* _EXERCISE REQUIREMENTS_:
a) In the thesis record, condense the paragraph beginning "Modern plant biotechnology and molecular farming" into a short bulleted list that keeps its main facts.
b) Reproduce a portion of the thesis record word for word: begin at the words "Plant-based production of" and stop after the words "Rincón (tut. tes.)".

* _PASSAGE SHOWN_:

Plant-based production of metabolites and nanoparticles using potyvirus vectors
- Autores: Mari Carmen Martí Botella
- Directores de la Tesis: José Antonio Daròs Arnau (dir. tes.), Carmelo López del Rincón (tut. tes.)
- Lectura: En la Universitat Politècnica de València ( España ) en 2022
- Idioma: español
- Tribunal Calificador de la Tesis: Fernando Ponz Ascaso (presid.), Carmen Hernández Fort (secret.), Hadrien Peyret (voc.)
- Programa de doctorado: Programa de Doctorado en Biotecnología por la Universitat Politècnica de València
- Materias:
- Enlaces
- Tesis en acceso abierto en: RiuNet
- Resumen
Modern plant biotechnology and molecular farming aim to convert plants into sustainable 'biofactories' to produce valuable compounds as proteins, metabolites or nanoparticles of pharmaceutical or industrial interest. Plant viruses, constitute a major cause of plant diseases inducing devastating crop losses. Based on their ability to hijack the host cell machinery, it arose the idea of repurposing plant viruses from foes to friends into tools for plant biotechnology as transient expression vectors and scaffolds for nanomaterials.

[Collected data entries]
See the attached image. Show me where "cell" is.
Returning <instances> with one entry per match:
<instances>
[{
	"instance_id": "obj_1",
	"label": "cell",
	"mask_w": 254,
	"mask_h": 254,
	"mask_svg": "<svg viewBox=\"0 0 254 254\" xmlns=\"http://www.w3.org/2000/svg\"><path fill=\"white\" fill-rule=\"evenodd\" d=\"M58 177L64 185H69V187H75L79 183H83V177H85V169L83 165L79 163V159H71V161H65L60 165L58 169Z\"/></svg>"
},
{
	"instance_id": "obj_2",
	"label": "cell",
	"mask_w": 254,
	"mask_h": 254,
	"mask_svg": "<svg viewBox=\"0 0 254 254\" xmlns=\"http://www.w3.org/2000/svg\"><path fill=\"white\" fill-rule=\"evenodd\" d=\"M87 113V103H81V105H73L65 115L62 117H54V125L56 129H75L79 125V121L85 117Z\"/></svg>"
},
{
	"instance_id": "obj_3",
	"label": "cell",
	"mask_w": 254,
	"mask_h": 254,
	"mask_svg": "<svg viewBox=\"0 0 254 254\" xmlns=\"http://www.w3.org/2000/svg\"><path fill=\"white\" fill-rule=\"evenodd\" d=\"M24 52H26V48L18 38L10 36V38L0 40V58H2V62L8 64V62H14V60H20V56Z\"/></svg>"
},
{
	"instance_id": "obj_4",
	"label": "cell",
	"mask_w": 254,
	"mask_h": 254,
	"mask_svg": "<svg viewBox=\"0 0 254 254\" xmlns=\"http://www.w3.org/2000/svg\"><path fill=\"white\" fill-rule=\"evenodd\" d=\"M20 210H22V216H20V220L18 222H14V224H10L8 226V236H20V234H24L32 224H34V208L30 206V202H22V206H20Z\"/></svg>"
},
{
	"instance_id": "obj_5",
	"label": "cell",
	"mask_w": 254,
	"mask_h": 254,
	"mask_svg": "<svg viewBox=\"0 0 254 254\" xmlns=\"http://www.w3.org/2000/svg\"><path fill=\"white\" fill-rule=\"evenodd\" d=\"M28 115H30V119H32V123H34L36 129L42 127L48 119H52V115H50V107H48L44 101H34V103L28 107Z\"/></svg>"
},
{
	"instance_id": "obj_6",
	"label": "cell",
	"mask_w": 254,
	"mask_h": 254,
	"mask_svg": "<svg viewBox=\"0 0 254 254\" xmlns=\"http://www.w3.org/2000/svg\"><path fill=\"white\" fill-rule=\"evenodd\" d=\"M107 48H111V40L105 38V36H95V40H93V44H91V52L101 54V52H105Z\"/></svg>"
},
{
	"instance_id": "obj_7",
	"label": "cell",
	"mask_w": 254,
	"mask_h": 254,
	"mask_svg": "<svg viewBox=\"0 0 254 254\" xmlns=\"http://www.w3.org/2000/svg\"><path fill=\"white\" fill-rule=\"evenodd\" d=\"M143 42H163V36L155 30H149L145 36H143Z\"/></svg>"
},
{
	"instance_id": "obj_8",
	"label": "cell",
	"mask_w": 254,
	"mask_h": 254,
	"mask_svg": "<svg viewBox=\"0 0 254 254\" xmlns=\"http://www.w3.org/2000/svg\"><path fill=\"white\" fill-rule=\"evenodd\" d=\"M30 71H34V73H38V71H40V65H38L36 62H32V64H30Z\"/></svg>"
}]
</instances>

* _RESPONSES TO THE TASKS_:
a)
- Modern plant biotechnology and molecular farming aim to turn plants into sustainable "biofactories."
- These biofactories would produce valuable compounds such as proteins, metabolites or nanoparticles of pharmaceutical or industrial interest.
- Plant viruses are a major cause of plant diseases and can cause devastating crop losses.
- Because they can hijack the host cell machinery, the idea arose to repurpose them as tools for plant biotechnology.
- The two proposed uses are transient expression vectors and scaffolds for nanomaterials.

b)
Plant-based production of metabolites and nanoparticles using potyvirus vectors
- Autores: Mari Carmen Martí Botella
- Directores de la Tesis: José Antonio Daròs Arnau (dir. tes.), Carmelo López del Rincón (tut. tes.)